Notice of Right to File Objections to Report and Recommendation
The parties are advised that they may file specific written objections to this Report and Recommendation with the District Judge. Objections must specifically identify the portions of the Report and Recommendation to which objections are made and the basis for such objections. “[I]n the absence of a timely filed objection, a district court need not conduct a de novo review, but instead must ‘only satisfy itself that there is no clear error on the face of the record in order to accept the recommendation.'” Diamond v. Colonial Life & Acc. Ins. Co., 416 F.3d 310 (4th Cir. 2005) (quoting Fed.R.Civ.P. 72 advisory committee's note).

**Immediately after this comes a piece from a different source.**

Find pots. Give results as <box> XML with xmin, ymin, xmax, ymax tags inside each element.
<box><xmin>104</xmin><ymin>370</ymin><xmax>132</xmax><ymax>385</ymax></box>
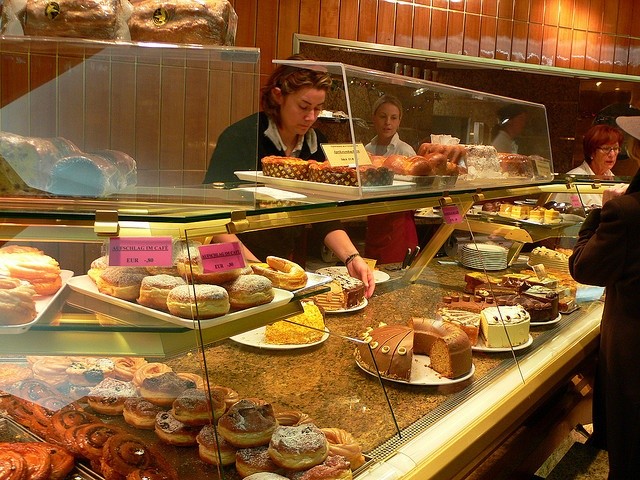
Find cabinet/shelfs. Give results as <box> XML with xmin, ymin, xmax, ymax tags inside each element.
<box><xmin>0</xmin><ymin>182</ymin><xmax>629</xmax><ymax>480</ymax></box>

Specific written objections must be filed within fourteen (14) days of the date of service of this Report and Recommendation. 28 U.S.C. § 636(b)(1); Fed.R.Civ.P. 72(b); see Fed.R.Civ.P. 6(a), (d). Filing by mail pursuant to Federal Rule of Civil Procedure 5 may be accomplished by mailing objections to:
Robin L. Blume, Clerk
United States District Court
250 East North Street, Suite 2300
Greenville, South Carolina 29601
Failure to timely file specific written objections to this Report and Recommendation will result in waiver of the right to appeal from a judgment of the District Court based upon such Recommendation. 28 U.S.C. § 636(b)(1); Thomas v. Arn, 474 U.S. 140 (1985); Wright v. Collins, 766 F.2d 841 (4th Cir. 1985); United States v. Schronce, 727 F.2d 91 (4th Cir. 1984).